I was going to write a blog post titled “The Grasshopper, The Ant, and the Gov’t Bailout” but decided to search the internet first… It seems that someone beat me to it two days ago (although spun a bit differently)…

http://www.cnsnews.com/public/content/article.aspx?RsrcID=36377


I would add to Michelle’s story that our servants in Washington (you know... those crooks on both sides of the isle who put special interests and personal gain ahead of the interest of We the People) have chased most manufacturing away from our lands so grasshoppers and ants alike have a tougher time finding jobs in any industry other than financial services. Hmmm, what industry exactly is our economic meltdown stemming from? What exactly does the financial services industry do? Tax compliance, estate planning, insurance, investments, etc. So, insurance people buy estate planning from estate planners… estate planners engage tax attorneys and CPAs.. CPAs buy insurance…  and somehow wealth is created so we can afford imported physical goods that end up on shelves of our departments and superstores? Can you say massive trade imbalance (house of cards)?


People must come to the realization that when government panders... it is time to get wise and run away.  Government free lunches fall on the shoulders on a smaller and smaller base of tax-payers...  Yes, I am talking about the evil rich and evil corporations. 

Think about it...  When we tax the evil corporation another 5-10% (from 35% to 40 or 45%) one or more of the following happens:

1.  We cause higher costs (taxes) to be priced into the products and services that we consume. Raise the taxes on oil companies and tell me that it won’t show up at the pump.  So, who pays for higher corporate taxes?  WE DO!  Nice smoke and mirrors though...  Get the masses to believe that Washington is looking after us when Washington is really stabbing us in the back!

2.  We chase corporations (and jobs and prosperity) away from our lands to tax-friendly countries like Irland where corporate tax is 12%.  How else are they to compete with cheap imports?

3.  We cause corporations who remain to die on the vine because they simply cannot compete.
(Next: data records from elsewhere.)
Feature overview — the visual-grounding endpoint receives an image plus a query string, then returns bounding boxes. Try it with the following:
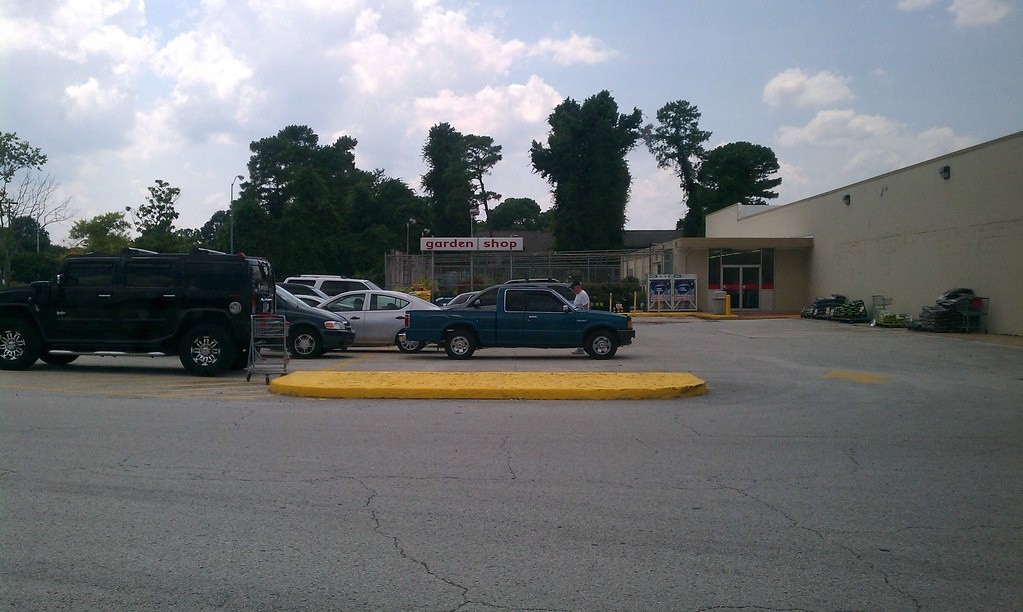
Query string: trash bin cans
[712,291,727,315]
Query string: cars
[442,290,483,306]
[272,282,356,360]
[313,290,444,354]
[274,274,382,312]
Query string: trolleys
[871,294,895,327]
[243,311,291,384]
[954,294,990,334]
What we need more than anything is to build prosperity throughout our lands. We need to remove barriers for business within our lands. We need to plug the leaks (wasted $$ on tax compliance and unnecessary business regulation) and stop punishing producers within our lands. We also need to stop making it so darn cozy for non-producers who suck the life out of our economic engine!

Our tax system is a great place to start!


The FairTax (www.fairtax.org) make the U.S. a tax haven and invite $12-trillion back to our lands to invest which would create jobs and prosperity.  These jobs, where workers would actually produce something vs. simply help in regulatory compliance), could then create wealth which would be reinvested in our nation and bring about the greatest period of prosperity our nation has ever seen.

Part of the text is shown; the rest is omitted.